Le livre est tout d’abord une prouesse narrative, l’histoire étant racontée à travers les yeux d’une fillette. Plongée dans des affaires de « grandes personnes » qu’elle ne comprend pas vraiment, Scout relate des faits avec ses mots, charge au lecteur d’en reconstituer le sens. Le procédé donne un caractère profondément tendre à l’ouvrage. On frémit pour Scout, on est triste avec elle et ses maladresses d’enfant nous font mourir de rire (l’épisode de Scout déguisée en jambon à la fête de l’école vaut son pesant de bacon).
Le choix narratif donne à l’intrigue un caractère étrange. L’absence de toutes références à la mère de Scout m’a en particulier frappé. Certes, elle explique que celle-ci est morte quand elle avait deux ans, mais une disparition aussi nette de la pensée de tous semble étrange. Ceci dit, Scout n’est pas encore assez âgée pour comprendre ce qu’est un tabou. Elle parle des choses dont on parle et cela ne lui viendrait pas à l’esprit d’évoquer les sujets dont on ne parle pas. Ces trous dans l’intrigue se marient d’ailleurs très bien avec l’atmosphère du « Deep South », marquée autant par le racisme que par la superstition. La mémoire de la guerre de Sécession est encore vive même si la plupart des protagonistes ont disparu. Les légendes de confédérés se mêlent ainsi à celles de fantômes, de maisons hantées et d’esclaves évadés.

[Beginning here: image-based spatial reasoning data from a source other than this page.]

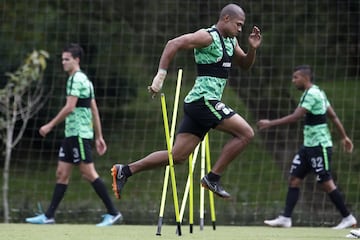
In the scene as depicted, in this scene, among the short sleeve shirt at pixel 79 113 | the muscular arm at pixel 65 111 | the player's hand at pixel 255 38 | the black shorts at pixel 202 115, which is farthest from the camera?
the short sleeve shirt at pixel 79 113

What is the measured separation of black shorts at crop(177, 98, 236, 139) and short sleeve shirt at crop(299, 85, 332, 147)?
323 cm

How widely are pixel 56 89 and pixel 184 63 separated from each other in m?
2.06

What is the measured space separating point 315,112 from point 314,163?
23.9 inches

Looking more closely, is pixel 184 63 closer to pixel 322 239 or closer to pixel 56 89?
pixel 56 89

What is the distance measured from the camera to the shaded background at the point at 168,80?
14.9 m

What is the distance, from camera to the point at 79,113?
12008mm

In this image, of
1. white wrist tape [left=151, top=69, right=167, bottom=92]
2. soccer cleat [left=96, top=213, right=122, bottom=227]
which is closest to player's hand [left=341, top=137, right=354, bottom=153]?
soccer cleat [left=96, top=213, right=122, bottom=227]

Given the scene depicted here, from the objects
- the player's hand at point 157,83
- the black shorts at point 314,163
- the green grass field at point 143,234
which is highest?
the player's hand at point 157,83

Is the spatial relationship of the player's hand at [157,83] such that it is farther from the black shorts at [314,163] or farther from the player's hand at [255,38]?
the black shorts at [314,163]

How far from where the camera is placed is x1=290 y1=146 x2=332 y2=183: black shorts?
40.1ft

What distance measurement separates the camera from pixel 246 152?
16.9 m

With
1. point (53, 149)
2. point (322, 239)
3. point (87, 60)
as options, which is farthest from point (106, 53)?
point (322, 239)

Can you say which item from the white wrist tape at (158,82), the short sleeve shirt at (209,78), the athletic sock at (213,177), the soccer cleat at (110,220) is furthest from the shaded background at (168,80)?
the white wrist tape at (158,82)

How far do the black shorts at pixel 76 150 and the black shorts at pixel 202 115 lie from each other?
2983 mm
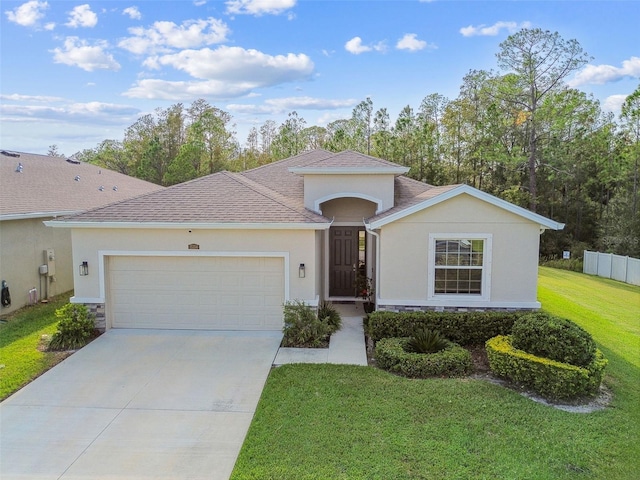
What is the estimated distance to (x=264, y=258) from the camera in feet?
35.2

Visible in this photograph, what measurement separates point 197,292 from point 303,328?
3073 millimetres

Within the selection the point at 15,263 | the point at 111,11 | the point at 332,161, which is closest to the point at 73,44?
the point at 111,11

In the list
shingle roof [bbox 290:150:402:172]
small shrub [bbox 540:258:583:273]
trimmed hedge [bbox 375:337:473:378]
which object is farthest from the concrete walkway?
small shrub [bbox 540:258:583:273]

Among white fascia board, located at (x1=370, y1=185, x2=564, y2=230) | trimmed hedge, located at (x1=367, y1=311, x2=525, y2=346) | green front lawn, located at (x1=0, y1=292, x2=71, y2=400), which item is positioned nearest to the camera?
green front lawn, located at (x1=0, y1=292, x2=71, y2=400)

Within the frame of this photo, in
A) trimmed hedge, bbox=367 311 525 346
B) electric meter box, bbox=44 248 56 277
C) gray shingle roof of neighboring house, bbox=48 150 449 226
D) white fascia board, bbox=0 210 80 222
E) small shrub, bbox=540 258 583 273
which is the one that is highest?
gray shingle roof of neighboring house, bbox=48 150 449 226

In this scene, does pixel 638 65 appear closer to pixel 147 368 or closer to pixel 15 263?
pixel 147 368

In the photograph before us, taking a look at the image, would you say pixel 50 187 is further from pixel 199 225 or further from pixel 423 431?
pixel 423 431

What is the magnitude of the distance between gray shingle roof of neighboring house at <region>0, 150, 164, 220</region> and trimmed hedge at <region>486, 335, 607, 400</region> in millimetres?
13566

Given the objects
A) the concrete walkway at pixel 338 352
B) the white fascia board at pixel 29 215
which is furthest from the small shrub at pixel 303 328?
the white fascia board at pixel 29 215

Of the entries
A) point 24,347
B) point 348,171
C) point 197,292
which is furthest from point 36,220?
point 348,171

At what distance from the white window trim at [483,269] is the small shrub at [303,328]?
2.86 m

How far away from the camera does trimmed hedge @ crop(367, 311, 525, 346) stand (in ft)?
32.1

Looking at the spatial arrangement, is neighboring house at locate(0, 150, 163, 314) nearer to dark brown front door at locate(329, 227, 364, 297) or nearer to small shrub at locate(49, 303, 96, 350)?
A: small shrub at locate(49, 303, 96, 350)

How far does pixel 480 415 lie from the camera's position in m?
6.57
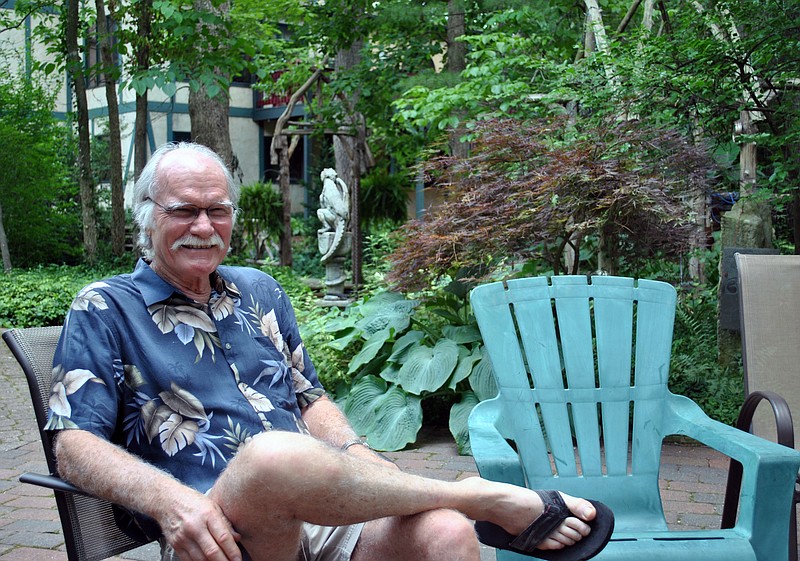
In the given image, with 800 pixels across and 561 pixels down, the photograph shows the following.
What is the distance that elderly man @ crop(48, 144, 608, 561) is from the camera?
1.72 metres

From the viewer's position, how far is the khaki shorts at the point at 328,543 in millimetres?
2051

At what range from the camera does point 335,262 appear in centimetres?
1096

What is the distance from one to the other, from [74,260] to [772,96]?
13845 millimetres

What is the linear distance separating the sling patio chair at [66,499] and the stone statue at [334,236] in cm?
861

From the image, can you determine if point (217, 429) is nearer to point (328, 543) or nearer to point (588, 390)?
point (328, 543)

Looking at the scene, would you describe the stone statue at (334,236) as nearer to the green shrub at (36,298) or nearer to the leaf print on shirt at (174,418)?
the green shrub at (36,298)

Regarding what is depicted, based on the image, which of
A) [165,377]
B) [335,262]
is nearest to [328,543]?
[165,377]

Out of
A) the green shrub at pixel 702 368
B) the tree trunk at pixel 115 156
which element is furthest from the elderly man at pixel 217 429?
the tree trunk at pixel 115 156

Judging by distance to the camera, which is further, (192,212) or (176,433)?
(192,212)

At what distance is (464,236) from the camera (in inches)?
188

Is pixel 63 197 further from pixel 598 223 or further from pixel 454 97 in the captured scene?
pixel 598 223

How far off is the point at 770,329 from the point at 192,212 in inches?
94.7

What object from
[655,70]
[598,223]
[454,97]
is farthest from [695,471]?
[454,97]

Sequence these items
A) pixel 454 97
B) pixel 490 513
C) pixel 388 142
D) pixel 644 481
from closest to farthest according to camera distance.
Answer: pixel 490 513
pixel 644 481
pixel 454 97
pixel 388 142
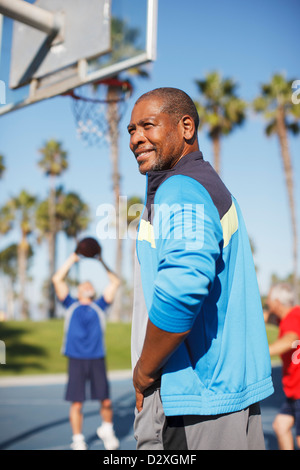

Dans cet univers, le souci des habitants est plus de préserver cet esprit du Sud que de rechercher une réalité. Atticus sait très bien tout ça, il sait que les jurés peuvent envoyer Tim à la mort tout en étant persuadés de son innocence, parce que pour eux, ce serait criminel de reconnaître qu’un noir puisse avoir raison contre un blanc. Les habitants de la ville haïssent d’ailleurs autant Atticus, « l’ami des noirs », que le véritable criminel dont personne n’ignore l’identité : tous deux menaçant l’ordre établi. La grande victoire d’Atticus, c’est les cinq heures du délibéré qui indiquent que les esprits commencent à bouger.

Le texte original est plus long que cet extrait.